Problem to solve
In the material below, find each line holding the string "States" and copy it.

Listed entries
++++++++++++++++++++

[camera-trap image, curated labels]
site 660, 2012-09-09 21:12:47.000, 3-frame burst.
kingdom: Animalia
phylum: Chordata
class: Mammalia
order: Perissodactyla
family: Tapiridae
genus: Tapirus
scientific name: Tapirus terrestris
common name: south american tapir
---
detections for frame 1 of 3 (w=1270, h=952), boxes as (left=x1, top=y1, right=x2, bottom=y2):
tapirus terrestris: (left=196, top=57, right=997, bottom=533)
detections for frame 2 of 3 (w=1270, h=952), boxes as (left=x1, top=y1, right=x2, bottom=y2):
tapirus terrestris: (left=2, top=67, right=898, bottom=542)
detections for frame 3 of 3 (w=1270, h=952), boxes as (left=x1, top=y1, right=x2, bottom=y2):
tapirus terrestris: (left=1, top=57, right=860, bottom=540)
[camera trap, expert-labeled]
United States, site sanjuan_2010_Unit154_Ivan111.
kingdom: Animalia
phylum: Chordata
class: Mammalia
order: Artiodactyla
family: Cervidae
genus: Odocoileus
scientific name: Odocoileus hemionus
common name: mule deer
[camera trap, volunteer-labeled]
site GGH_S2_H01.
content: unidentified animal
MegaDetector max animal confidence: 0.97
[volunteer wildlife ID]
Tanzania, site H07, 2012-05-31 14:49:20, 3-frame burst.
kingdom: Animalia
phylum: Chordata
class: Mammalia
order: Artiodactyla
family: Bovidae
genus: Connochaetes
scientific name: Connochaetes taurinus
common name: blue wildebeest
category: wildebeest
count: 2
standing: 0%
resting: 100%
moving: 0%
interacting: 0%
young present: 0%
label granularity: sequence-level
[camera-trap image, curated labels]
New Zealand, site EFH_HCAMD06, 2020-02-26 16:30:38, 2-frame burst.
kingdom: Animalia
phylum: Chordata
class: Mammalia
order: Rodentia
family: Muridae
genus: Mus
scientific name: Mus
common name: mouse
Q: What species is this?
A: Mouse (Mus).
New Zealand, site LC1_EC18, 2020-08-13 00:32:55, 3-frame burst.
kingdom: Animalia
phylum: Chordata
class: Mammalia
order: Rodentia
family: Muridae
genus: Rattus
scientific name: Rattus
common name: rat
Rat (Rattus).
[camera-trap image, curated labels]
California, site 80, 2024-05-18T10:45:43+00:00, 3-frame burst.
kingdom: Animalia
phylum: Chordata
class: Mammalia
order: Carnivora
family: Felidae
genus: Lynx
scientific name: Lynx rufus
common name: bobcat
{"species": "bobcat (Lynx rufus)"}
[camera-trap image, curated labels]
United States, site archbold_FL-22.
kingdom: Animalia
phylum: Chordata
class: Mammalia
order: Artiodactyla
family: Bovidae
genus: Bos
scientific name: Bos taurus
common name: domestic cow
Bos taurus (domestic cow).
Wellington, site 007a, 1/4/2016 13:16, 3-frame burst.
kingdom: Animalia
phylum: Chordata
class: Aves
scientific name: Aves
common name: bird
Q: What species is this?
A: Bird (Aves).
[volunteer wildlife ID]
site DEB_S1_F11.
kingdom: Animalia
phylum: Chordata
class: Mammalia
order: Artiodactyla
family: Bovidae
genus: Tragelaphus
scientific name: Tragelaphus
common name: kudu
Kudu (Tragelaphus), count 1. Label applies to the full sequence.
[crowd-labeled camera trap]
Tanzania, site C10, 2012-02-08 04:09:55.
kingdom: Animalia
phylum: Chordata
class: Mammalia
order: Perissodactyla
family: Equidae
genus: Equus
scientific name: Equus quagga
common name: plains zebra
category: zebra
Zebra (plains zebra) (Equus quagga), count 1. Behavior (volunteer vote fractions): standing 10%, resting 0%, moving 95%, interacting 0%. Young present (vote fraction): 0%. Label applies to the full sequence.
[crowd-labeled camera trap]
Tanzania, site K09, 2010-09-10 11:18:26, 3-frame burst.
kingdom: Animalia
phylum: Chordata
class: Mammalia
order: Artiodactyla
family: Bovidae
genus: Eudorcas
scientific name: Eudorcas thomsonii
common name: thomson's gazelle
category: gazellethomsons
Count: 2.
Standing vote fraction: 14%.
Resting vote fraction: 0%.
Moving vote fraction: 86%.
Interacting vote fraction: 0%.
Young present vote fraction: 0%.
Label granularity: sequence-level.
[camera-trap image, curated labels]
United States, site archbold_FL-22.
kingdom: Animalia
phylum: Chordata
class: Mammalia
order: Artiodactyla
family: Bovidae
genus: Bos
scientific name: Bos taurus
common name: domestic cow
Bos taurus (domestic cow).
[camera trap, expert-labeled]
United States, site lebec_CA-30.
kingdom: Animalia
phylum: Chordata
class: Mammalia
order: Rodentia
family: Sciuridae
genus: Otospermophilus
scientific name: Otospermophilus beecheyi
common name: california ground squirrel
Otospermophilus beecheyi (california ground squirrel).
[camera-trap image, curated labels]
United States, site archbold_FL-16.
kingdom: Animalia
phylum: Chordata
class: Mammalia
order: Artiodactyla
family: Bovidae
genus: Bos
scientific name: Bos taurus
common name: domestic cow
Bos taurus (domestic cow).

++++++++++++++++++++

Finished exercise
United States, site sanjuan_2010_Unit154_Ivan111.
United States, site archbold_FL-22.
United States, site archbold_FL-22.
United States, site lebec_CA-30.
United States, site archbold_FL-16.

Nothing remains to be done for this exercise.